**Task to carry out:**
Write the listing out again exactly as it stands, with no images.

**Dataset content:**
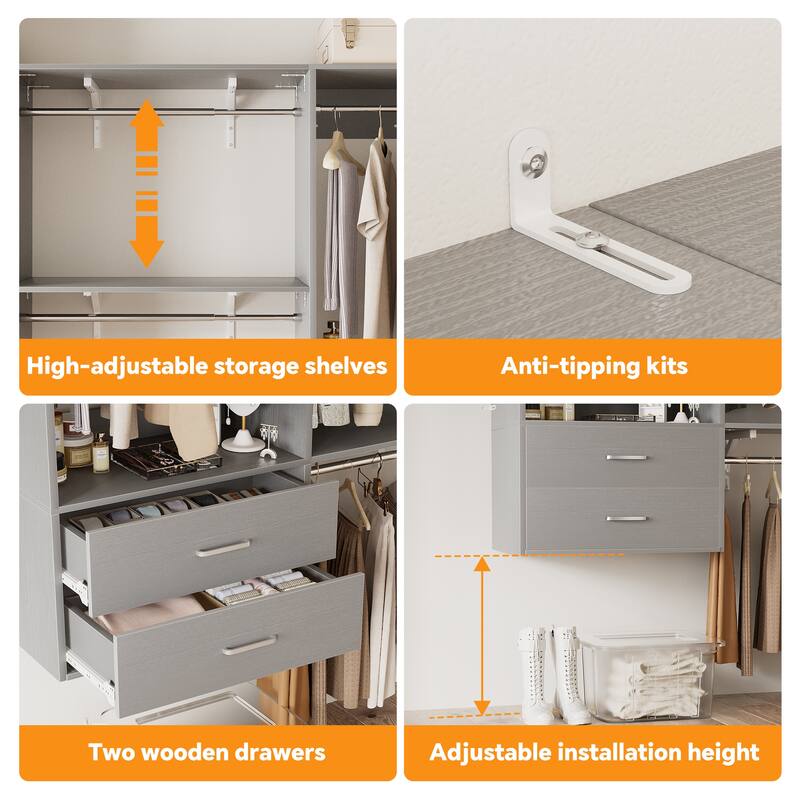 High-adjustable storage shelves

Anti-tipping kits

Two wooden drawers

Adjustable installation height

**Answer to the exercise:**
 High-adjustable storage shelves

Anti-tipping kits

Two wooden drawers

Adjustable installation height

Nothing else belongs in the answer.